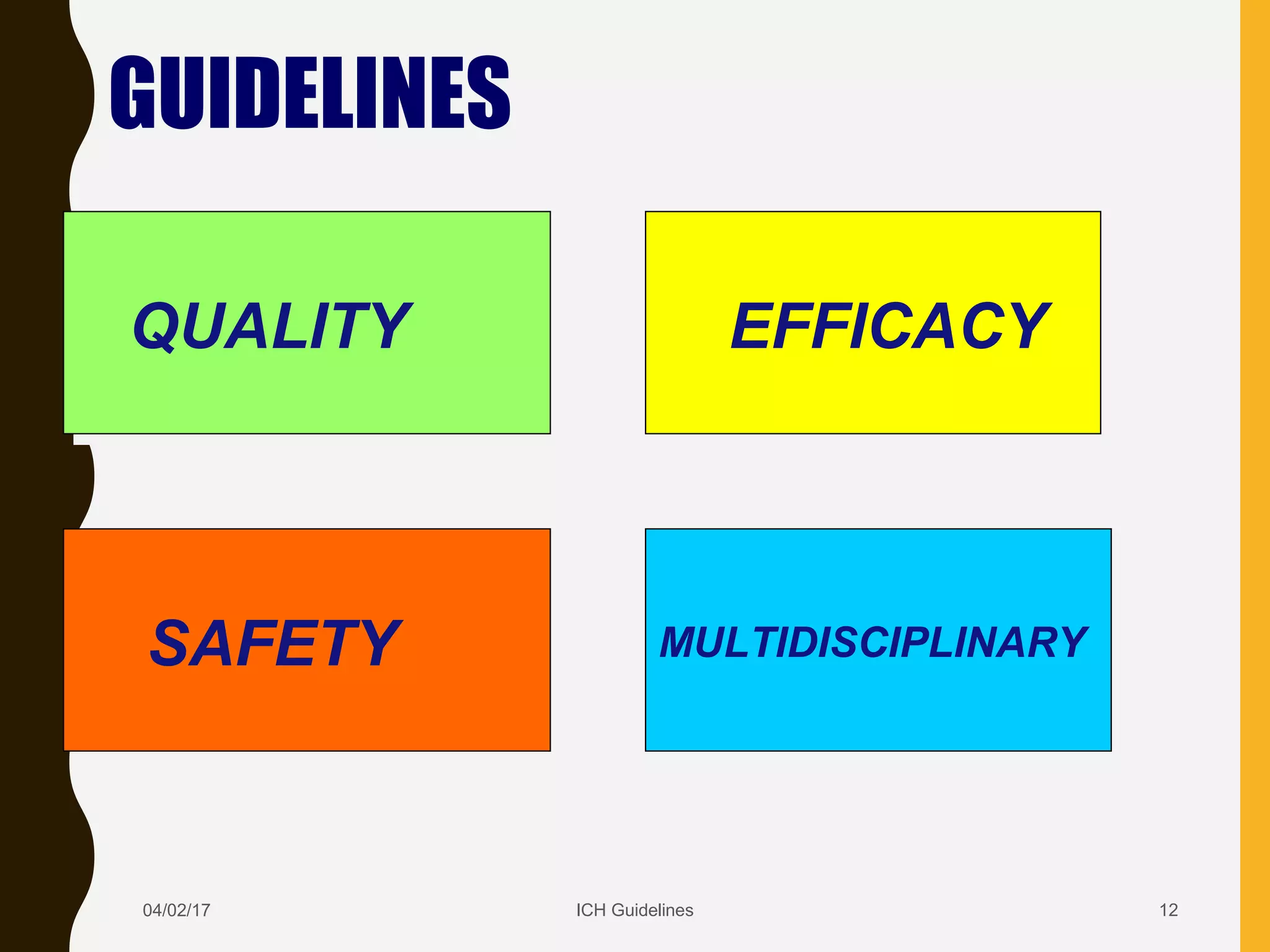 GUIDELINES

QUALITY

EFFICACY

SAFETY

MULTIDISCIPLINARY

04/02/17

ICH Guidelines

12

○ ○ ○ ○ ○

Each record above is to be copied out exactly; its pictures are not.

EXPECTED ANSWER:
 GUIDELINES

QUALITY

EFFICACY

SAFETY

MULTIDISCIPLINARY

04/02/17

ICH Guidelines

12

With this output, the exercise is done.